The author at her EdD graduation ceremony

These were all things that I thought I absolutely had to accomplish in order for other people to view me as a successful person and sadly, I also felt I needed to accomplish all of these ‘whats’ to feel successful. But as I accomplished all of these feats, I found that feeling of success to be short lived.

It was during my fourth year of teaching high school students when I came to the realization that my perspective of the ‘what’ was all wrong. I was fortunate enough to have either taught or coached a large majority of the graduating senior students for three out of their four years of high school. As it had become a tradition in my classroom, I purchased my own copy of the school’s yearbook and allowed my students to sign it if they so chose to do so. At the end of the first day of passing my yearbook around, it was brought to my attention that there was no where left to sign. At first, my teacher brain quickly jumped to the assumption that one of my not so angelic students had obnoxiously decided to engrave their name in size 72 font in an attempt to be memorable but to my surprise, my students had literally written in every nook and cranny that they could find. As I read over a number of quirky short notes from my underclassmen, I noticed that my senior babies, as I'd grown to call them, were taking up a page at a time as they reminisced on the years they spent in my classes, the memories and most importantly, the impact that our time together had on them. 

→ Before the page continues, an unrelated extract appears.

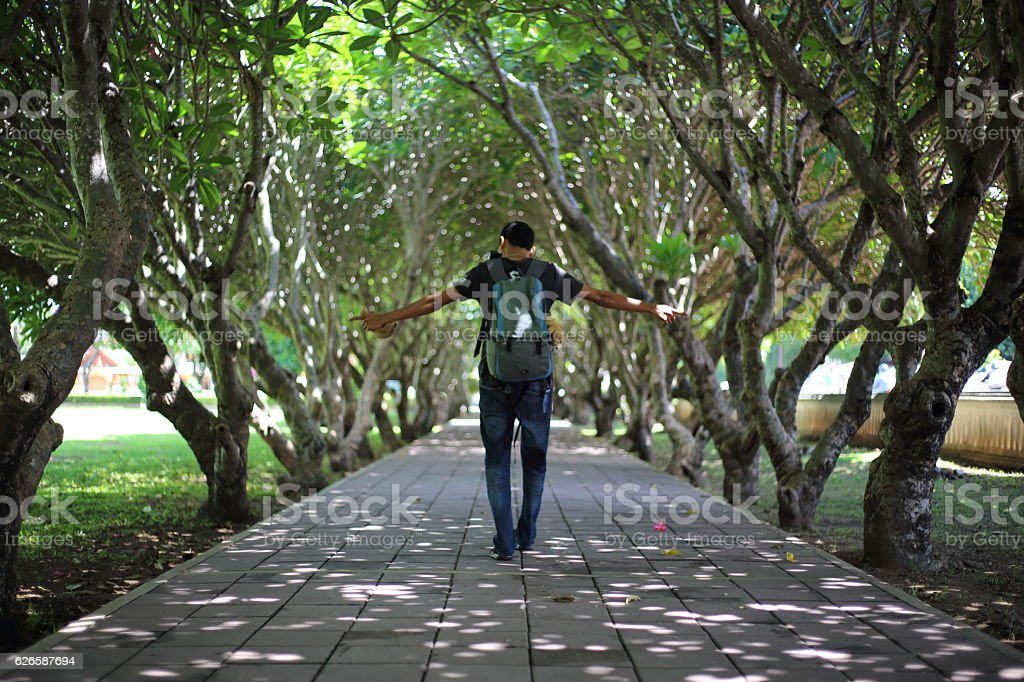 Man walking in the passage of Plumeria tunnel stock photo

The author with her first son, Jace

The author with her first son, Jace

It was at THAT moment I realized that ‘what’ I taught them was not the dazzling focal point of what made their time in my classes important. It was HOW I taught them. The ‘what’ I was hired to teach was English, but how I taught them differed from class to class, from student to student. How I taught them was by getting to know them personally, making connections to their lives and interests. How I reached them was by remaining true to who I am as a person, treating them how I had always wanted a teacher to treat me, like one of their own. Always having high expectations, using my witty humor with each interactive lesson, never using my position as their teacher as a form of ‘power’ to ‘force’ learning upon them.

Once I realized the importance of the ‘hows,’ my outlook on what it means, what it looks like, and what it feels like to be successful in life shifted. I no longer concern myself with ‘what’ I should do, but rather ask myself ‘how’ I want to do it, or ‘how’ I want to be in that moment or process. How do I want to be as a wife, a mother, a sister, a friend, a writer, an educator? I want to be supportive, loving, strong, kind, daring, and impactful. The ‘hows’ are the things that breathe purpose into our life and the lives of those around us, not the ‘whats’.

So for the girls out there that find themselves suffocated by all of the ‘whats’ life so hastily hurls in their direction, I challenge you to learn to let go of the ‘whats’ and instead celebrate the leaps and bounds you have accomplished because of your ‘hows.’